Thursday 10 July 2008
A Box of Comics
That, if you can't tell, is a box of comics. There were a hundred of them in there when the picture was taken, and if you're reading this it means, at this early stage, that you have probably read one of them.
That's right, this is a photograph of a comic you've read, back before it ever ventured inside a comic shop. There, already I've made it worth your while following that link on the back cover, haven't I? No? Well it's all I've got, you're just going to have to lower your expectations or something. Go on, lower them now, and then we can carry on.
Now you've done that, you'll be very excited to hear that those are one hundred copies of the same issue of the same comic, The Demon Tomato #1, and that I have a box full of it because I made it!
I think it's safe to say that most people whose job it is to write or draw comics has a Pet Project, the sort of thing they think of as Their Main Thing, that we work on (or, more usually, plan to work on) between jobs. This is mine. We have to try and stop ourselves from talking about these, because we almost always end up sounding mad or delusional, talking about what sounds to everyone else like some daft old nonsense, but calling it "my real stuff," or, "my personal work." I've caught myself saying similar things myself, but if I ever say it to you, don't believe me. This isn't in any way real or serious, it is precisely some daft old nonsense. But I reckon there are enough people who like daft nonsense to warrant my going ahead and making it anyway.
Yep, this box is the result of what should have been a few weeks' doodling but (as is often the way) turned out actually to require multiple years of drawing, re-drawing, re-imagining, publishing, re-imagining again, re-drawing, re-re-drawing and finally fiddling endlessly with the protoforms of ideas that eventually became The Demon Tomato. And of course, all those years and all those revisions mean I've got what amounts to a fair bit of "behind-the-scenes" gubbins to show anyone tedious enough to be interested in what goes on "behind the scenes" of a man drawing something on a bit of paper. Is that you? Is that how bored you are? Then READ ON!
And look at that. This is it fresh out of the box from the printers', looking all glossy and done-up, like a proper comic or something. When your job is to draw pictures for companies - and mine is, by the way, I should have said that earlier.

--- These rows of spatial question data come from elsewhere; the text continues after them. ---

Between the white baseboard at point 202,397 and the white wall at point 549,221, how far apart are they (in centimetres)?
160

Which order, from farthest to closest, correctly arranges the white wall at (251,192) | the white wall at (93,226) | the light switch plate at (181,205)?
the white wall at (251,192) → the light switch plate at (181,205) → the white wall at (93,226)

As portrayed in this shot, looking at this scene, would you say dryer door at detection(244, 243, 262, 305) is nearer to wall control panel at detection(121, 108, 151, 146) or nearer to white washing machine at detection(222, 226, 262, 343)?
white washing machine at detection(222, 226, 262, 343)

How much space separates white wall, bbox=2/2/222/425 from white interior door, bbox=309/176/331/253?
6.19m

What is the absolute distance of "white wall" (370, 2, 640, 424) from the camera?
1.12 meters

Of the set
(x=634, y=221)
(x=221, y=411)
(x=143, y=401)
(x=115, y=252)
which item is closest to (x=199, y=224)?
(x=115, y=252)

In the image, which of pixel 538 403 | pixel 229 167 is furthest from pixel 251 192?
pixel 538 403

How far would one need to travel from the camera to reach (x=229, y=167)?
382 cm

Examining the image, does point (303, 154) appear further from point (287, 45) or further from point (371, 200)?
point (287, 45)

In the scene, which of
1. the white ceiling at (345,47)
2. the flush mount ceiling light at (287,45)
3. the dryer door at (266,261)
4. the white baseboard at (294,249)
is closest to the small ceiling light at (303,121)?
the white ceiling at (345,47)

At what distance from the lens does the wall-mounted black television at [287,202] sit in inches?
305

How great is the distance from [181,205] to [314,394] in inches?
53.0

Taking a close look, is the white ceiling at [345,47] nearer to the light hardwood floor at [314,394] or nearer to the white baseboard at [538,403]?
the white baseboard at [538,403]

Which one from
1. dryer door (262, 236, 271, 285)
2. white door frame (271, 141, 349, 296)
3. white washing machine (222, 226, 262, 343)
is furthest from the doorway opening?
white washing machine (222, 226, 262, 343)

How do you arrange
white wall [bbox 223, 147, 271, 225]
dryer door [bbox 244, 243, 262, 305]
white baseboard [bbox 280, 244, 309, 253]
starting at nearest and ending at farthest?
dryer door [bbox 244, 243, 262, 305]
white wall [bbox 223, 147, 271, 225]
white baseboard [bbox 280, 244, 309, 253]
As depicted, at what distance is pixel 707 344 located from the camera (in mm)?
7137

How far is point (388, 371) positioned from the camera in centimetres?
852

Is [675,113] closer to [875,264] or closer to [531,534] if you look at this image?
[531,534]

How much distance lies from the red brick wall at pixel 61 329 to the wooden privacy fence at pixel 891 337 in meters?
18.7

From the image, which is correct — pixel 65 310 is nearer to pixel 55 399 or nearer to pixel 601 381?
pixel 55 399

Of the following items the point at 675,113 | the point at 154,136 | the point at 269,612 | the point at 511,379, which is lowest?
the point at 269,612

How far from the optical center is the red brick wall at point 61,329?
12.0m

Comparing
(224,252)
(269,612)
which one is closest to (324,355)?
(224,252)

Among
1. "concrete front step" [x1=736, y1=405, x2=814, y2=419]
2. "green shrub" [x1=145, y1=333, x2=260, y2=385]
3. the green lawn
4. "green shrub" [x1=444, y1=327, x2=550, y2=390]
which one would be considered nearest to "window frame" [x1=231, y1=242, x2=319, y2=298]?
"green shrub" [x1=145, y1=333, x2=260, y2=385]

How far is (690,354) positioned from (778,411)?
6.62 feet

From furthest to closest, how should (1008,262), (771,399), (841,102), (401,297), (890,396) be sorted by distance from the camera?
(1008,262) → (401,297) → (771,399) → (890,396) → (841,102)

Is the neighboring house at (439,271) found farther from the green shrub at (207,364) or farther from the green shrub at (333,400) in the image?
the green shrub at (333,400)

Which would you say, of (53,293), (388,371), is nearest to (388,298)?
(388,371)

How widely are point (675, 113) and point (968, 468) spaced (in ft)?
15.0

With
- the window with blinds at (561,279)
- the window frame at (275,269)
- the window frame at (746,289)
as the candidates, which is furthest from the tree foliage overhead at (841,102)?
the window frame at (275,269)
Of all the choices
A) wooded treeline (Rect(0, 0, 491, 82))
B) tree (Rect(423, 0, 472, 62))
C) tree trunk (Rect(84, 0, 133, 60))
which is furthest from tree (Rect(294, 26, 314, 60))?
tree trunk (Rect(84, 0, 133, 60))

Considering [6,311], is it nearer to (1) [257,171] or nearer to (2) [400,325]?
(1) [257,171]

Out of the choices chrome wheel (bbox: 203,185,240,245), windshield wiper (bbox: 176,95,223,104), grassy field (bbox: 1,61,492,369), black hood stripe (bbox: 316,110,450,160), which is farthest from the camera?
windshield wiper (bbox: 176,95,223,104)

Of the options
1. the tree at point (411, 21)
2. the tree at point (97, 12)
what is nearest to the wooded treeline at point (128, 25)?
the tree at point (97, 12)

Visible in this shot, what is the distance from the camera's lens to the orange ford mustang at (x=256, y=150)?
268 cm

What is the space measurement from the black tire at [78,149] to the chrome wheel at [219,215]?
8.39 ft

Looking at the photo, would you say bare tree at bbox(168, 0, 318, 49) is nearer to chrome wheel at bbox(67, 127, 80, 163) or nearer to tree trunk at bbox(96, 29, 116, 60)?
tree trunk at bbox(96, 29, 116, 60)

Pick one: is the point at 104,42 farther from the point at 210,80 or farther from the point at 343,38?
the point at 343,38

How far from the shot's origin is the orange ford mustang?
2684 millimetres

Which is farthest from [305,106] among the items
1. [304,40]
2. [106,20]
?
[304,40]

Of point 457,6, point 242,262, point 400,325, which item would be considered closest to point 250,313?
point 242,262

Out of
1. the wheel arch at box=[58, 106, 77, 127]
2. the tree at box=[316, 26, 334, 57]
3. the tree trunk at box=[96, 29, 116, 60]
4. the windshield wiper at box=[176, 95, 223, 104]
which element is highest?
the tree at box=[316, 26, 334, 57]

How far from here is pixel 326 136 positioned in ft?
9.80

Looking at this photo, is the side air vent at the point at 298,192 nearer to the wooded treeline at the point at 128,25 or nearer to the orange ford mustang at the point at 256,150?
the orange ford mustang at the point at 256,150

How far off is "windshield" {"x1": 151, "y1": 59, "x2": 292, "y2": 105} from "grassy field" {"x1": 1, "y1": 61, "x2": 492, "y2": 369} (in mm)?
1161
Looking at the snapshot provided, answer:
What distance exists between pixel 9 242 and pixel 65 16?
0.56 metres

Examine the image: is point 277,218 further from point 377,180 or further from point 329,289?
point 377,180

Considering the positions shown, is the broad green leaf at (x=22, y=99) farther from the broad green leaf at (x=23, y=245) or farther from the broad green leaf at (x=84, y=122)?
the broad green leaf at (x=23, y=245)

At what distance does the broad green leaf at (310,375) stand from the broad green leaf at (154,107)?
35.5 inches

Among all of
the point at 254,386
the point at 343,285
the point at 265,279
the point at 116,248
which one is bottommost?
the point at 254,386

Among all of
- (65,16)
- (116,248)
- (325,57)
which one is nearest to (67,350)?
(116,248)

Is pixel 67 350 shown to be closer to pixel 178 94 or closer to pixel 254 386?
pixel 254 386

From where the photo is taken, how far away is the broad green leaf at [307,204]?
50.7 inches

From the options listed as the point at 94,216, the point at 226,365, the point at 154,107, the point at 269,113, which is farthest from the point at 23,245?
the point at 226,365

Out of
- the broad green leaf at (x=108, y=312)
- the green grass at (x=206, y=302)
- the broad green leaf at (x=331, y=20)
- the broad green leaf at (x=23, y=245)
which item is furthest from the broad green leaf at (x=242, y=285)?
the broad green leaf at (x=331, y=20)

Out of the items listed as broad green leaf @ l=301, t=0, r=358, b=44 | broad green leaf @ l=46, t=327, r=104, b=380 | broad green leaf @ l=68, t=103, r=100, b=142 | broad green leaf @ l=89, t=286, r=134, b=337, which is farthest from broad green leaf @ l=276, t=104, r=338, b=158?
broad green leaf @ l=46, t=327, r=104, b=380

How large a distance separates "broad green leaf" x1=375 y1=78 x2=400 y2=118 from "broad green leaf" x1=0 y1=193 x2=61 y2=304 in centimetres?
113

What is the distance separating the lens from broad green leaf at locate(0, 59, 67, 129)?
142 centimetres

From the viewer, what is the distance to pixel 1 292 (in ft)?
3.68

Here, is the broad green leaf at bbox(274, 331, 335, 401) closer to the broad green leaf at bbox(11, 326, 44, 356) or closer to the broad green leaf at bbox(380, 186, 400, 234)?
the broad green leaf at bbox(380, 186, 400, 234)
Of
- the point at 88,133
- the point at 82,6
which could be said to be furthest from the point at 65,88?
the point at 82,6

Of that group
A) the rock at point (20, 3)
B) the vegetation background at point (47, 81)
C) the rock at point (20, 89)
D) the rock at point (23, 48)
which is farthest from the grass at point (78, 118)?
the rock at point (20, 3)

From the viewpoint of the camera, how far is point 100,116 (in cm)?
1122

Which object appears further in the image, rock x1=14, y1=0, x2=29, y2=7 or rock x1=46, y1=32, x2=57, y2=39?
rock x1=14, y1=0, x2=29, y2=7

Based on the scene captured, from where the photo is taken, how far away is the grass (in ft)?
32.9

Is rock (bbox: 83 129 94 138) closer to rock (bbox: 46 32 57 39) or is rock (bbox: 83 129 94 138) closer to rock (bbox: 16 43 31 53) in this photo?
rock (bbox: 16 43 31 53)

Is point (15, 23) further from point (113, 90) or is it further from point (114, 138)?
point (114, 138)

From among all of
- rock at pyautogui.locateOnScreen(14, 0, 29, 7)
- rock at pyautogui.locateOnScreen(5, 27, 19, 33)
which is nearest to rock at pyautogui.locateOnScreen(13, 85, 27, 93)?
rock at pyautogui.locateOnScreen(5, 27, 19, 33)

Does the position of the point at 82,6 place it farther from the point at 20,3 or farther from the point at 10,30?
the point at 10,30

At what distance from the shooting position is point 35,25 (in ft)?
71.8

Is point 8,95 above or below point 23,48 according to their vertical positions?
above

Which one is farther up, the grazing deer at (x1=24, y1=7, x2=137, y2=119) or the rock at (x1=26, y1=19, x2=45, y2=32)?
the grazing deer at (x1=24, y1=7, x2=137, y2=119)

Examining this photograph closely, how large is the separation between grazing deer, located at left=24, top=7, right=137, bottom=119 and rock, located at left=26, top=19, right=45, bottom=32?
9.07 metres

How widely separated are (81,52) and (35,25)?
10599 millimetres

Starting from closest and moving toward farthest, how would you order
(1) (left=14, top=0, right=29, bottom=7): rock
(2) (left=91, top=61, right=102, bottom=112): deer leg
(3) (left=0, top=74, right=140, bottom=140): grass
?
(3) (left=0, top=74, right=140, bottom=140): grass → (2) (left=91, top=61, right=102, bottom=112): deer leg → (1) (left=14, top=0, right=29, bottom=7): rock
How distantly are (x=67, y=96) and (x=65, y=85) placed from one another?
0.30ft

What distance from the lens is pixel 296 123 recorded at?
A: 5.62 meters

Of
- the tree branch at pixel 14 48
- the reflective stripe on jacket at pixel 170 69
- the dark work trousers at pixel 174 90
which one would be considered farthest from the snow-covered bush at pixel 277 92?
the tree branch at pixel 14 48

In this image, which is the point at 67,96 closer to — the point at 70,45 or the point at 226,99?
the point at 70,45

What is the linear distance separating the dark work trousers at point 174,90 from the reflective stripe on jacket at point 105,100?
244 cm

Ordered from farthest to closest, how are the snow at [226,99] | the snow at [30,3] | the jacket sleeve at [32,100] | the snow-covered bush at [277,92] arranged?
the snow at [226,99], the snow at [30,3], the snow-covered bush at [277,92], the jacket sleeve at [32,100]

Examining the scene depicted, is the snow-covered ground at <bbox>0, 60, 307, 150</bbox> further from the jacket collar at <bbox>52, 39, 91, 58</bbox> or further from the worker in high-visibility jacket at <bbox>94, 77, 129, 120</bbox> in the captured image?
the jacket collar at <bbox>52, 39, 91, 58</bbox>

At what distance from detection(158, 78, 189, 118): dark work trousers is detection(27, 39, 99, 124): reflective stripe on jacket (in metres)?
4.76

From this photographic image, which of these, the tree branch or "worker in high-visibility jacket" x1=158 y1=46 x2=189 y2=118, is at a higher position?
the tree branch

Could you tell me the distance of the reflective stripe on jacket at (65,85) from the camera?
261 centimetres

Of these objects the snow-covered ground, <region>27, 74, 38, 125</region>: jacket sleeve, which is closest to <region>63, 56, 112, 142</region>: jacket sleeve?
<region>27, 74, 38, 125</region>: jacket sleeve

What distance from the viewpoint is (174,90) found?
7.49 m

I draw or colour or ink things for people, often for kids' magazines like you might find on the shelf in the supermarket - you get used to seeing something you've drawn printed nicely and on professional-looking paper and so on. But when everything in it is yours, not just a few drop-in illustrations, it feels quite different to receive a boxload of it in the post. I heartily recommend it to anyone, and hopefully with future updates I can go on a bit about how to do it.
You don't need me to, mind. It's not very tricky in this day and age, the hardest part is bothering to knock together twenty-something pages of artwork (thirty-something, in this case,) busy as we can all be. But maybe if I talk about how I did it, the next comics genius might read it and realise they could have boxes full of glossy copies of their own pet project by now. And then they'll produce lavish pages of exquisite artwork, and it will break records and we'll all love it, and mine will look like utter rubbish in comparison and then I'll probably wish I'd kept my mouth shut in the first place.